PROBLEM DETAILS
In the items starting at the line with "At what depth" and ending at the line with "What distance from the camera is", substitute "pale blue shirt" for every "light blue shirt" and give those lines again with nothing else changed.

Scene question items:
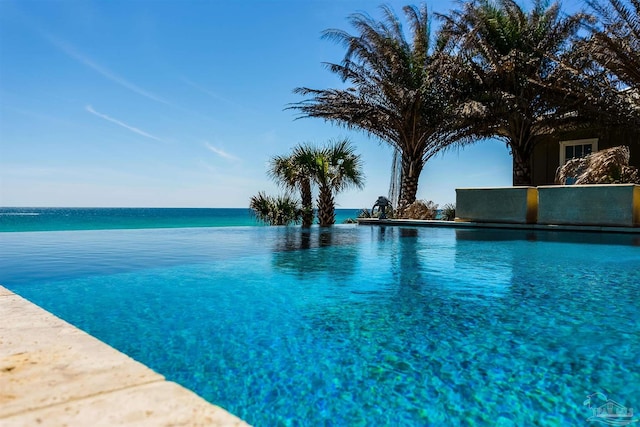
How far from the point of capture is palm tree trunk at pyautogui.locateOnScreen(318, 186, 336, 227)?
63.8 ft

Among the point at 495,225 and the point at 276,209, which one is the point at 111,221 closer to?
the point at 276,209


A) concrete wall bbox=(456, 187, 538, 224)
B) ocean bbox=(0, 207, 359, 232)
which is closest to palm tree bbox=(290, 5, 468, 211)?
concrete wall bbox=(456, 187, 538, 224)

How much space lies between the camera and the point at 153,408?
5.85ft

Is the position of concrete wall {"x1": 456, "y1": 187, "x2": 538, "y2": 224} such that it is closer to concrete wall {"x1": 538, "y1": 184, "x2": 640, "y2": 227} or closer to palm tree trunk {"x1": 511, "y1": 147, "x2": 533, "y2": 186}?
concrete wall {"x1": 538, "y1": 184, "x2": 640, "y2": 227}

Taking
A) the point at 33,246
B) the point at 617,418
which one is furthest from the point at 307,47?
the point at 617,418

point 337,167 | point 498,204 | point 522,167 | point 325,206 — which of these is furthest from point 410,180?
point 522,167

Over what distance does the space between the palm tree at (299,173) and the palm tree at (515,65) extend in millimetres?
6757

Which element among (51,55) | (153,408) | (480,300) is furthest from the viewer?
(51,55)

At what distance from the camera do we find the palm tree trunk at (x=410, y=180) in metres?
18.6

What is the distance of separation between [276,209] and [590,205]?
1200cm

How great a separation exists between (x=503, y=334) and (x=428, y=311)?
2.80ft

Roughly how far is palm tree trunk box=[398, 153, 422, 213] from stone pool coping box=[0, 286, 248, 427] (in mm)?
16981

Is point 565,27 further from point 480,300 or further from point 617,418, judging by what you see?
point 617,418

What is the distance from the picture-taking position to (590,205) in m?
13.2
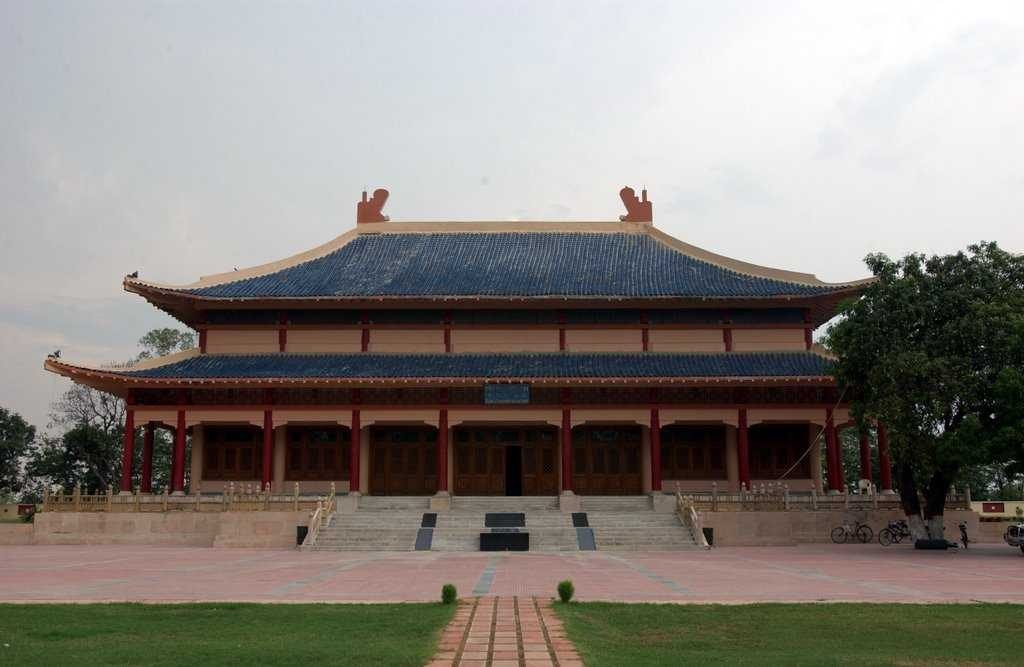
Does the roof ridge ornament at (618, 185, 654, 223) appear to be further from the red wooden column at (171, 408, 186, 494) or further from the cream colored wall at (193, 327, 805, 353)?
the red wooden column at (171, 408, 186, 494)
--
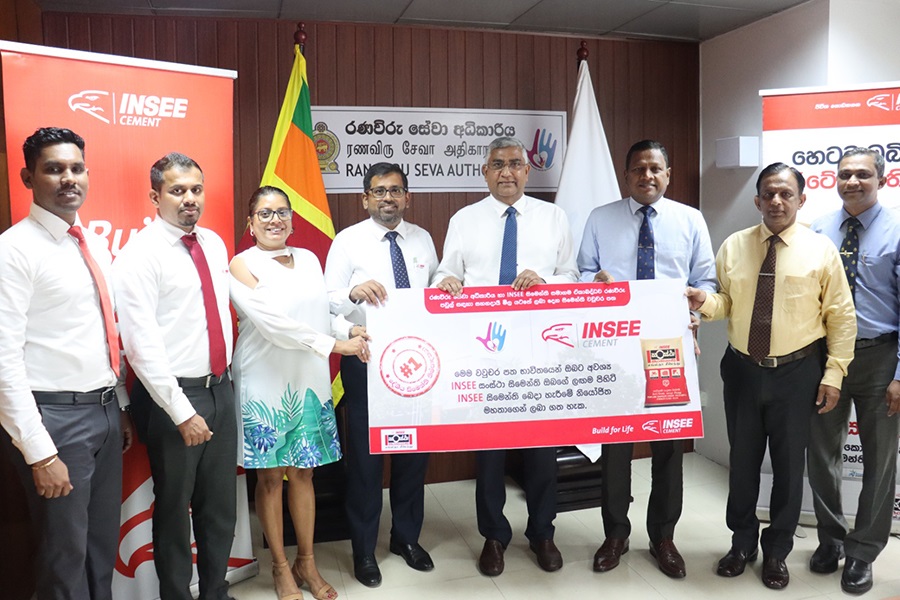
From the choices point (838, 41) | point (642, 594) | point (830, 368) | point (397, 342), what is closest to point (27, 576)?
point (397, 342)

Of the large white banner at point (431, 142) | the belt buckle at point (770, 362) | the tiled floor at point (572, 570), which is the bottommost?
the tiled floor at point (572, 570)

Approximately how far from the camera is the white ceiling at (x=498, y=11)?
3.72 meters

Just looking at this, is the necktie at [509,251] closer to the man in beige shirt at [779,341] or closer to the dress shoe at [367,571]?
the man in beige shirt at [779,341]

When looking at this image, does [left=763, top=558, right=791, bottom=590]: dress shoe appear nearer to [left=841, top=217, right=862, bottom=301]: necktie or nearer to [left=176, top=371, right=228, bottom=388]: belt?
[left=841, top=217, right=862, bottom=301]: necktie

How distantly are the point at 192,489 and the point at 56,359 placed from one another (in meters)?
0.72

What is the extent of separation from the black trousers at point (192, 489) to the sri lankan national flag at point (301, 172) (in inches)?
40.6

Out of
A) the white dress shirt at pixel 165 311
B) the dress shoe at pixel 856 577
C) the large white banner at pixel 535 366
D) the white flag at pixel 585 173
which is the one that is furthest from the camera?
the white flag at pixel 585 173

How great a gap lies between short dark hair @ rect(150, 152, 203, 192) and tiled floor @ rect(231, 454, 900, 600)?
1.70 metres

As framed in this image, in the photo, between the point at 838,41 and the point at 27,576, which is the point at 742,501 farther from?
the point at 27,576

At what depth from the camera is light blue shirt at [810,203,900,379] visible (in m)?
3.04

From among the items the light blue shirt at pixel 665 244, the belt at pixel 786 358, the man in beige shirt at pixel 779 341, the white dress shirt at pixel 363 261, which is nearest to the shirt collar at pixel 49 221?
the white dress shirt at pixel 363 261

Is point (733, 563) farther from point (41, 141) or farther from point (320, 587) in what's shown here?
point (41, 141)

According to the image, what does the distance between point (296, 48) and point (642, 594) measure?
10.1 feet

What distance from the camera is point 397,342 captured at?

IN RESPONSE
At what depth from the camera is pale blue shirt at [810,203,900,379] visible (in m)?
3.04

From among the items the pale blue shirt at pixel 665 244, the belt at pixel 786 358, the man in beige shirt at pixel 779 341, the white dress shirt at pixel 363 261, which is nearest to the shirt collar at pixel 49 221?
the white dress shirt at pixel 363 261

Is point (733, 563) farther from point (41, 141) or farther from point (320, 587) in what's shown here?
point (41, 141)

According to the image, what does the distance between point (296, 48) and point (642, 594) measure?
10.1 feet

What distance from the camera is point 397,342 captured at?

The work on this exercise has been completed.